## Problems:
• 1. In the beacon comment thread, who does Walker Rowe say should decide which notifications shoppers get instead of store employees?
• 2. Please pick up the beacon comment thread after its last sentence and carry it forward.

— BEGIN Page text —

Thanks for the comment, Walker!

I agree that the store’s computers/marketers should determine the types of messages that shoppers receive. But if the store is implementing beacon technology, the associates should be able to pull up information such as a shopper’s purchase history or whether or not they’re a repeat buyer.

From that information, associates can figure out how to best approach a customer. For example, let’s say your beacon solution notifies you (or your staff) that a VIP customer has just walked in; in this case, the associate should familiarize herself with that customer’s preferences so she knows how engage with or assist that customer based on his or her past interactions with the business.

Hope this helps!


Comment by Walker Rowe on

Hi Fancesca,

I am investigating beacons more from a technology and not retailing perspective. But I have opinions on both.

It seems from what I read about the data broker business that stores should not let the store employees make decisions about what notifications to send and when, which is what Retail Category Consultants said. Rather the store’s computers and marketers should do that. The beacon can track the customer by their IMEI, yes? So they can tell when the customer is a returning customer and what they have bought before if the POS tracks the IMEI as well. Since the beacon can place the customer in front of, say, the perfume counter, if this customer has bought perfume before then send them a notification to their device offering a discount on perfume.

— END Page text —
— BEGIN Listed records —

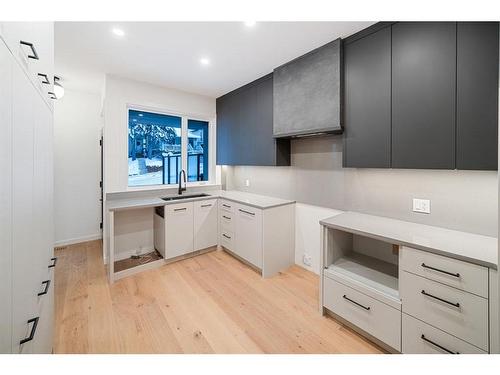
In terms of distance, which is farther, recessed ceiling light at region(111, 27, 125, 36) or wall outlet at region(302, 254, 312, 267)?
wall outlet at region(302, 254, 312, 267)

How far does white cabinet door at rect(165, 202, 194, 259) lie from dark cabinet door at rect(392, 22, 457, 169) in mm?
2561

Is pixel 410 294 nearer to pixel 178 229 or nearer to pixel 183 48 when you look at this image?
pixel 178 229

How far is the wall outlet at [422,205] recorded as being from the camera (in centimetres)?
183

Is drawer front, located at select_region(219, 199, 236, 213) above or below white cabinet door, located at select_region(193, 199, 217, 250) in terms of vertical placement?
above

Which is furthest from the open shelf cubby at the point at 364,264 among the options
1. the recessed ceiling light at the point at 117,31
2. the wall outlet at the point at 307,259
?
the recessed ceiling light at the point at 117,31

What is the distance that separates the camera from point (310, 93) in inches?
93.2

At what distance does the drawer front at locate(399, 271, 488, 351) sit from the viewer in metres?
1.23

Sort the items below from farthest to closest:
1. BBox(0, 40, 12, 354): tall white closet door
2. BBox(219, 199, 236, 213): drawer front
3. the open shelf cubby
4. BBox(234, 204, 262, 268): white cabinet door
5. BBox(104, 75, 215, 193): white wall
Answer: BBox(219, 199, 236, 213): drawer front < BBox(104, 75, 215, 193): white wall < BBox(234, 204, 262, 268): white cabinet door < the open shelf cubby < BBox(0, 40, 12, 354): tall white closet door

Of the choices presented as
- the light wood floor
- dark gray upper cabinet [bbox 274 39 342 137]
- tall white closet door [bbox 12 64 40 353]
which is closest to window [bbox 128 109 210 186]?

— END Listed records —
— BEGIN Listed records —

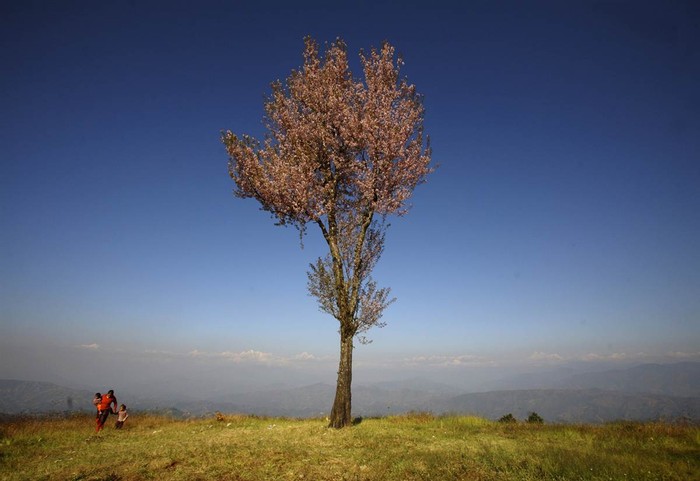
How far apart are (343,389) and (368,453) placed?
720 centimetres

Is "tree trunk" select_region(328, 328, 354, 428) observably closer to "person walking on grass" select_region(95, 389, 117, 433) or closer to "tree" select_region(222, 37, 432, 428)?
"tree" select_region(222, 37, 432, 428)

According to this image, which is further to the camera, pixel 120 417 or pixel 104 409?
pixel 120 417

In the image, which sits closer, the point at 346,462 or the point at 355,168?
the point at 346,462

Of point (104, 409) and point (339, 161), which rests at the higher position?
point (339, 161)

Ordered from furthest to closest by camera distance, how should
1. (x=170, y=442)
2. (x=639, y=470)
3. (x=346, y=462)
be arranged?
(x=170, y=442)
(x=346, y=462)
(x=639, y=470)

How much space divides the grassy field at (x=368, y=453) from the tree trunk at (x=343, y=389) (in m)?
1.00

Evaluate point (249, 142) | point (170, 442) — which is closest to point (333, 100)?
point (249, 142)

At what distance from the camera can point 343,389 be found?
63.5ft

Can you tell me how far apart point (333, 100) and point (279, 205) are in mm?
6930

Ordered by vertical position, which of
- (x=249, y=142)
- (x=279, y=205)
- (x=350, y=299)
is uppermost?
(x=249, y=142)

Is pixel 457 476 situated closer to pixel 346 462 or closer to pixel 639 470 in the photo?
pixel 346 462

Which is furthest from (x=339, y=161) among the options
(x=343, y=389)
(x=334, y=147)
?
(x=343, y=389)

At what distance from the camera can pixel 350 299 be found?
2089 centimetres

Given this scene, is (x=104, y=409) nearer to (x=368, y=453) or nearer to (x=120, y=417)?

— END Listed records —

## Results by task:
• 1. The store's computers and marketers.

• 2.
Is that a good way to use the technology? What about using it for tracking to build up a customer profile to be sold to data brokers in addition to just using it to pitch ads to single individuals? I understand that retailers are making money from selling data on their customers. Seems to me this data would be much more accurate than say Google Adwords. Because you can tell where the customer went, what they looked at, what they bought, if they walked out, and if they came back another day. That’s far more valuable that tracking cookies in a browser, yes?


Walker Rowe


Comment by Francesca Nicasio on

“However, many industry experts are of the opinion that the best way forward is for businesses to match their strategy plan with the needs and preferences of their consumers.”

-Couldn’t agree more. There certainly is no one size fits all strategy when it comes to beacon implementation, which is why merchants really have to figure out what their customers need, and what they’re doing inside their stores.

And I appreciate you sharing that link! I’ll check it out.

Thanks so much for weighing in, Devika!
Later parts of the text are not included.